Note: The book reviewed below is the last entry in a trilogy, familiar to readers of a certain age, not so much to people born in the Eighties or after. The second book is The Manticore. If Destiny impels somebody to donate it to a used book sale, I will read the first book, Fifth Business. Davies must have liked the trilogy format, since he wrote one (The Salterton) before Deptford and one (The Cornish) after.
World of Wonders – Robertson Davies
This novel tells the story about how a child kidnapped by a cheap carnie survives abduction, sexual abuse, emotional neglect, lack of education and exploitation amounting to slavery to become a world-famous illusionist.
Davies takes risks concerning the narrative. The illusionist, marvelous but not at all nice, tells his strange story in long monologues. Really long monologues shot with observations from the romanticism of the old time English theater to train travel across Canada in the Thirties. The other narrative device is the copious notes taken by a friend of the illusionist, who reports the commentary of the listeners about the long long monologues.

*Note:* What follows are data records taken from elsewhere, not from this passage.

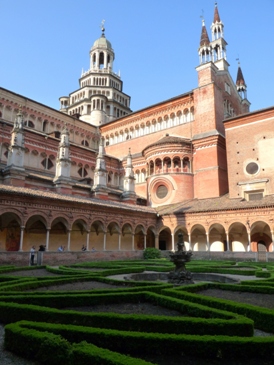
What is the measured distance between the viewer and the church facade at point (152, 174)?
27.7 m

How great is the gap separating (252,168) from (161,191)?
12229 millimetres

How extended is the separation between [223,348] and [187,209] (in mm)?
29840

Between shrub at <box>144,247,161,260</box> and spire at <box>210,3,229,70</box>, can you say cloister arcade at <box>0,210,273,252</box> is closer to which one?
shrub at <box>144,247,161,260</box>

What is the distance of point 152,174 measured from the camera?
4228cm

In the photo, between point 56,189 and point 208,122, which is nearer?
point 56,189

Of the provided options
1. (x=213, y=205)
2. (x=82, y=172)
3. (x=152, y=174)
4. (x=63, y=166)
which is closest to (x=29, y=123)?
(x=82, y=172)

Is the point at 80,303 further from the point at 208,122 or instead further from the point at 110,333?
the point at 208,122

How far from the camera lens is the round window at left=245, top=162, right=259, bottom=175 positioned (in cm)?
3509

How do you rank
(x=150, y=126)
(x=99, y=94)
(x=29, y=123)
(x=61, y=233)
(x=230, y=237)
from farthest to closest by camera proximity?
(x=99, y=94) → (x=150, y=126) → (x=29, y=123) → (x=230, y=237) → (x=61, y=233)

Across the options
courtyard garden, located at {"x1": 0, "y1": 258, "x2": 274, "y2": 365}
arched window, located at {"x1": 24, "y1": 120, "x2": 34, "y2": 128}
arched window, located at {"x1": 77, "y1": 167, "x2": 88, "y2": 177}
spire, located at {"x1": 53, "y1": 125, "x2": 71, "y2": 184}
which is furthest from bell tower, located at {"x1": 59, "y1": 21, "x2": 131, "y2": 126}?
courtyard garden, located at {"x1": 0, "y1": 258, "x2": 274, "y2": 365}

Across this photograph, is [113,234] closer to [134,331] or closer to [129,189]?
[129,189]

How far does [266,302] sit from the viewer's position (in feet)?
27.9

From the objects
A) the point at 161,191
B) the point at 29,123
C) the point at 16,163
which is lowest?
the point at 161,191

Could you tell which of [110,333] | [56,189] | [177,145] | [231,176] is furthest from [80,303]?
[177,145]
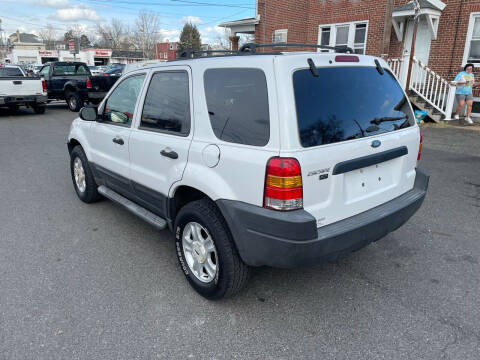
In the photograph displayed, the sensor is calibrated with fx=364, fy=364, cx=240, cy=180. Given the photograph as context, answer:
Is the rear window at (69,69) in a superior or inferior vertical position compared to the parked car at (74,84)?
superior

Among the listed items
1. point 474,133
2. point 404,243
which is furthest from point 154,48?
point 404,243

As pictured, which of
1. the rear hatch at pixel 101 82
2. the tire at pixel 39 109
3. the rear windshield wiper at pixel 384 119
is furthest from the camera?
the tire at pixel 39 109

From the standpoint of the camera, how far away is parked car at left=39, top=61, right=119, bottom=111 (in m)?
13.9

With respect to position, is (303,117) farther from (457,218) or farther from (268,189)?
(457,218)

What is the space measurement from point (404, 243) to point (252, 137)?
2.37m

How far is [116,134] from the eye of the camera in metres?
3.83

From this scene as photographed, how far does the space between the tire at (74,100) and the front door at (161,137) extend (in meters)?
12.7

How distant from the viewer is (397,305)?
2826mm

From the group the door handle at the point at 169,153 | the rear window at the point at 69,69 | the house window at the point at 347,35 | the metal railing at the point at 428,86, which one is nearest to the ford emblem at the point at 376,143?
the door handle at the point at 169,153

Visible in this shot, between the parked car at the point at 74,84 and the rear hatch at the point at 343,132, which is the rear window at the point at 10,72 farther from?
the rear hatch at the point at 343,132

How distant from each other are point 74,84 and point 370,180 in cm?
1458

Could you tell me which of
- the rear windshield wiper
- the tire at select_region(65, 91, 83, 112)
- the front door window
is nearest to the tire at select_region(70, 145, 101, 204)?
the front door window

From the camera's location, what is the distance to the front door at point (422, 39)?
41.0ft

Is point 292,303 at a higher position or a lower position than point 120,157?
lower
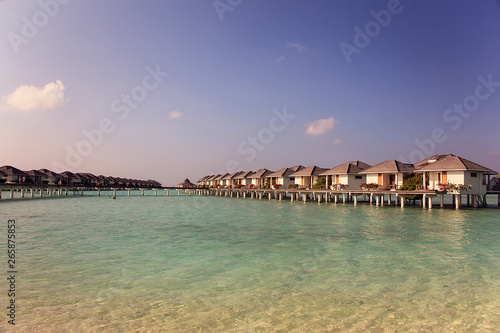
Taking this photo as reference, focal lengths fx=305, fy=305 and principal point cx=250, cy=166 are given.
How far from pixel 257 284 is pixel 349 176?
93.8 ft

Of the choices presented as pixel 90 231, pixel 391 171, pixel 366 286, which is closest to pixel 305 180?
pixel 391 171

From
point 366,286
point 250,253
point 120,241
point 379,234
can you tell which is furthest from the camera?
point 379,234

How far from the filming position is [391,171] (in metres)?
29.3

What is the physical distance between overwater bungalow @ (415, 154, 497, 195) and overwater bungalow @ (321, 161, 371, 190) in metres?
7.14

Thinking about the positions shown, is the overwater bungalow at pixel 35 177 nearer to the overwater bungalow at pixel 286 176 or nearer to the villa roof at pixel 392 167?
the overwater bungalow at pixel 286 176

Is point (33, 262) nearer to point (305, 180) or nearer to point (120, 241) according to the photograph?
point (120, 241)

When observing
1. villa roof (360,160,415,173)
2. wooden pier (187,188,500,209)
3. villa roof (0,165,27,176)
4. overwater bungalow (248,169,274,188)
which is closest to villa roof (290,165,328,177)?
wooden pier (187,188,500,209)

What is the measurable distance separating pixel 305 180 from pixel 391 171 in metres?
13.5

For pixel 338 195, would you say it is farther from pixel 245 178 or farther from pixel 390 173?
pixel 245 178

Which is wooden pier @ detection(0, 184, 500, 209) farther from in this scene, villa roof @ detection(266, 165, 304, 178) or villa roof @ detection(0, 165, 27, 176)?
villa roof @ detection(266, 165, 304, 178)

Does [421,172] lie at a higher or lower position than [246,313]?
higher

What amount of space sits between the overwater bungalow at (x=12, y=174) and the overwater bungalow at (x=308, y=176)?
134 ft

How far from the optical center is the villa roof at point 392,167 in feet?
95.6

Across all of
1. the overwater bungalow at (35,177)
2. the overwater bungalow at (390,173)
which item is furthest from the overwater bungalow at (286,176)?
the overwater bungalow at (35,177)
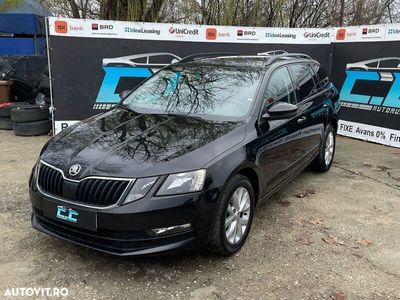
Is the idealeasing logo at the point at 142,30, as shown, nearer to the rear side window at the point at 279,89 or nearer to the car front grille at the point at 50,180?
the rear side window at the point at 279,89

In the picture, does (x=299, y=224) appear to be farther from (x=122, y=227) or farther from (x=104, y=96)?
(x=104, y=96)

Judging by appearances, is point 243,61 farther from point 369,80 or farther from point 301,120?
point 369,80

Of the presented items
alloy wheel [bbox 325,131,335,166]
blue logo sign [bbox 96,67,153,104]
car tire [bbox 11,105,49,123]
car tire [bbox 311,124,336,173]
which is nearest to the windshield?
car tire [bbox 311,124,336,173]

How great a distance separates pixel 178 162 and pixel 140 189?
0.37 metres

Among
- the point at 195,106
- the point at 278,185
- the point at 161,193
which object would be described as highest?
the point at 195,106

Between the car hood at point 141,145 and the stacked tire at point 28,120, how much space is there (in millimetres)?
4963

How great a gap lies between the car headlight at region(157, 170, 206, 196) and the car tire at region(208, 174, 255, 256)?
0.27 metres

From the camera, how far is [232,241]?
12.2 feet

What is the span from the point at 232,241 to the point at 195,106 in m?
1.45

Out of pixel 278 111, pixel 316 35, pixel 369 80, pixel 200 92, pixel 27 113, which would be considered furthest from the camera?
pixel 316 35

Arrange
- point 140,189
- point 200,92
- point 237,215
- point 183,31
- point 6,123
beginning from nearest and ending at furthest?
point 140,189 → point 237,215 → point 200,92 → point 183,31 → point 6,123

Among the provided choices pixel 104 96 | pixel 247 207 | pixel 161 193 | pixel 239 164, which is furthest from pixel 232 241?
pixel 104 96

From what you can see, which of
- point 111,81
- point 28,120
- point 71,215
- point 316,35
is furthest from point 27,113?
point 316,35

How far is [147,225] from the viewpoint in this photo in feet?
10.4
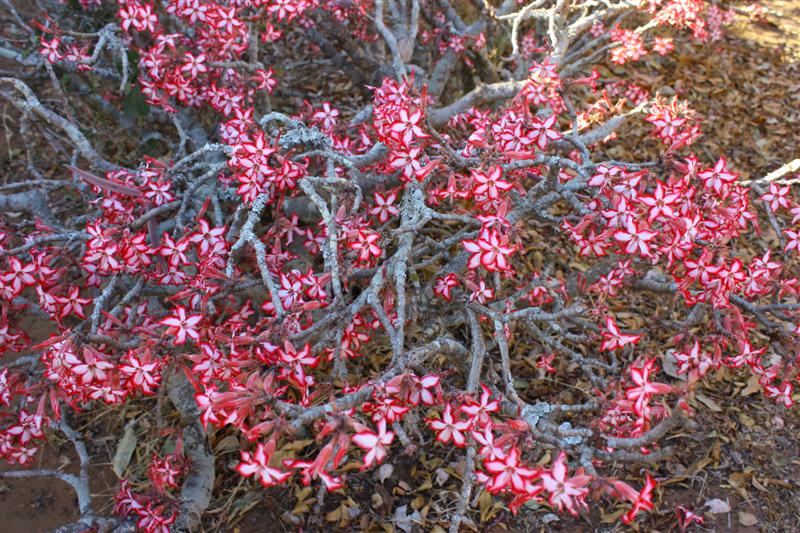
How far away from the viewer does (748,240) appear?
11.1 ft

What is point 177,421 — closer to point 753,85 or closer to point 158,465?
point 158,465

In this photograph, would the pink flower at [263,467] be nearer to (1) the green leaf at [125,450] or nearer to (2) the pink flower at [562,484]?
(2) the pink flower at [562,484]

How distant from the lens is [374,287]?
1.79 m

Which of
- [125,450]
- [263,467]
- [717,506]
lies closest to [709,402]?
[717,506]

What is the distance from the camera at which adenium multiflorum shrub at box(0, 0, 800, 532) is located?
1.54m

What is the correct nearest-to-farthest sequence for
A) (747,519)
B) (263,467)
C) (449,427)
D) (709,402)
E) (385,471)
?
(263,467)
(449,427)
(747,519)
(385,471)
(709,402)

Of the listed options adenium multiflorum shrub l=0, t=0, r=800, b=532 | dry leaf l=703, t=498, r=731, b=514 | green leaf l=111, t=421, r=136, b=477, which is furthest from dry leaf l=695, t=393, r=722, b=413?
green leaf l=111, t=421, r=136, b=477

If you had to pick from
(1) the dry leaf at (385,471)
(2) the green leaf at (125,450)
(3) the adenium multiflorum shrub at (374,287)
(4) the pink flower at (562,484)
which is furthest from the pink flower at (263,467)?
(2) the green leaf at (125,450)

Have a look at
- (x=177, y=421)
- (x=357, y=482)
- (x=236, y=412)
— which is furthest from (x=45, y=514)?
(x=236, y=412)

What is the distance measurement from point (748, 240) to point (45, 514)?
350 centimetres

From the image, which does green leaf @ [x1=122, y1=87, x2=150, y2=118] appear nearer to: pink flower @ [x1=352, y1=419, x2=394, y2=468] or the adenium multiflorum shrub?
the adenium multiflorum shrub

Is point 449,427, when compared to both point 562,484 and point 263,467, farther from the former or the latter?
point 263,467

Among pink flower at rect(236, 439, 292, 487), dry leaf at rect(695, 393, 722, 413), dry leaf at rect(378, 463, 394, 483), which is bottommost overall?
dry leaf at rect(695, 393, 722, 413)

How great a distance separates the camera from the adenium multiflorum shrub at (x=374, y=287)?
1538mm
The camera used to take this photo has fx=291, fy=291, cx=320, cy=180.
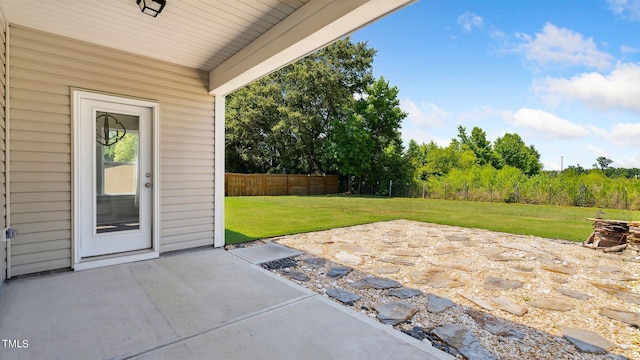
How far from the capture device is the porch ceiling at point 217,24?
223 centimetres

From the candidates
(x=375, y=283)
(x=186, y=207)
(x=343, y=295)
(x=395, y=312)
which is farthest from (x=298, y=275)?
(x=186, y=207)

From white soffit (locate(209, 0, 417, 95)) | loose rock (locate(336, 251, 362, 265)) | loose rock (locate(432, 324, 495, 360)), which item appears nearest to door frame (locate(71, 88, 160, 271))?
white soffit (locate(209, 0, 417, 95))

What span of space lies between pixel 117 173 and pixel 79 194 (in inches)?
17.1

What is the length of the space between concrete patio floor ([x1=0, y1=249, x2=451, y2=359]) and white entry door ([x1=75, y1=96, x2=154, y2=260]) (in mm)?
522

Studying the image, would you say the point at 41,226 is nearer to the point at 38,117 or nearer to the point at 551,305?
the point at 38,117

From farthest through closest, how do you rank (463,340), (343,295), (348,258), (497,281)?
1. (348,258)
2. (497,281)
3. (343,295)
4. (463,340)

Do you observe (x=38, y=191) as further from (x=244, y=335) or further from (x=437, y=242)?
(x=437, y=242)

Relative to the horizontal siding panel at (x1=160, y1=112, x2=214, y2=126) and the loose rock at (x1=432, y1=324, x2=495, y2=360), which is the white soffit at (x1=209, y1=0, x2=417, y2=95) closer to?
the horizontal siding panel at (x1=160, y1=112, x2=214, y2=126)

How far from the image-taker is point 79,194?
3.13 meters

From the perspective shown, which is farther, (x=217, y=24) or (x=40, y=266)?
(x=40, y=266)

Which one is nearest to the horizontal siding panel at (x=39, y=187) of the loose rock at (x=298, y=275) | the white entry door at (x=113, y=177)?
the white entry door at (x=113, y=177)

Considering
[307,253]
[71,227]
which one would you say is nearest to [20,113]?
[71,227]

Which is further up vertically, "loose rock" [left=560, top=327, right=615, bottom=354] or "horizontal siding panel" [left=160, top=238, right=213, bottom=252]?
"horizontal siding panel" [left=160, top=238, right=213, bottom=252]
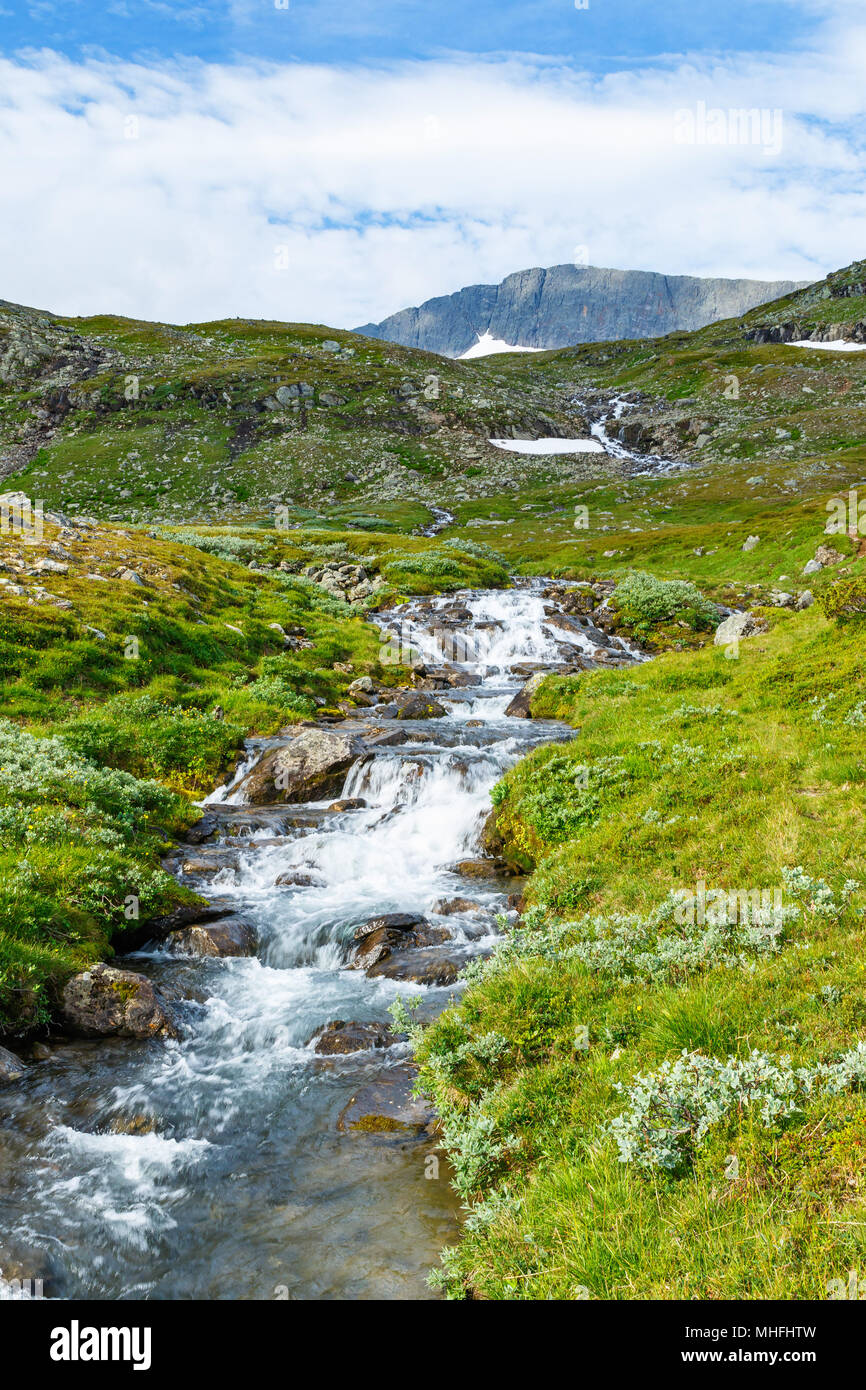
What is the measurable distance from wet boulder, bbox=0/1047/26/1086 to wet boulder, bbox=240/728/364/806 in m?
9.86

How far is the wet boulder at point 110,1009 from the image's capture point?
917 cm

To balance the talky format, the story is strange enough to keep the reader interested. Davies inserts information about out-of-the-way knowledge and skills that will interest avid readers who like to know a little about a lot of things. All the characters talk in the same fluent, clever way, in mini-TED talks. They hold forth on sundry curious topics, such that the reader wonders if Davies was mining lecture notes or a commonplace book. To name only a couple learned points, references are made to Robert-Houdin’s autobiography and Spengler’s Decline of the West. Doubtless, Davies was a hardcore reader like us.
Davies touches on heady themes, such as truth and the reliability of memory - how people themselves remember what happened, and in what versions the same events were preserved in the memory of other people who witnessed the same events. Ever a moralist, Davies explores the freedom of choice and how strongly external circumstances influence our ethical decisions or avoidance of them. Davies has characters explore the idea that every action counts. That is, every action will help or hurt. Everything we do or don’t makes on an impression on ourselves, on other people, on life itself. So we had better be careful because expiating transgressions may turn out to be more than we can handle.
I don't usually read like a picky pedant, but three factual goofs bugged me. One, apes don’t have tails; one of the carnie characters is an orangutan, a kind of ape; Davies gives the orangutan a tail. Two, the teen years are a time of growth spurts but Davies gives no indication that a growing teenager had increasing trouble fitting into the small space in which he had to work. Three, Davies refers to the “hard, bright light of Northern countries.” Well, in Regina, Saskatchewan, in spring I can only say “I’ll believe you, I’ve never been there” but the summer light is soft and watery in Riga, Helsinki, and St. Petersburg, where I have been in May. Look at paintings by Finnish impressionists, they captured that light.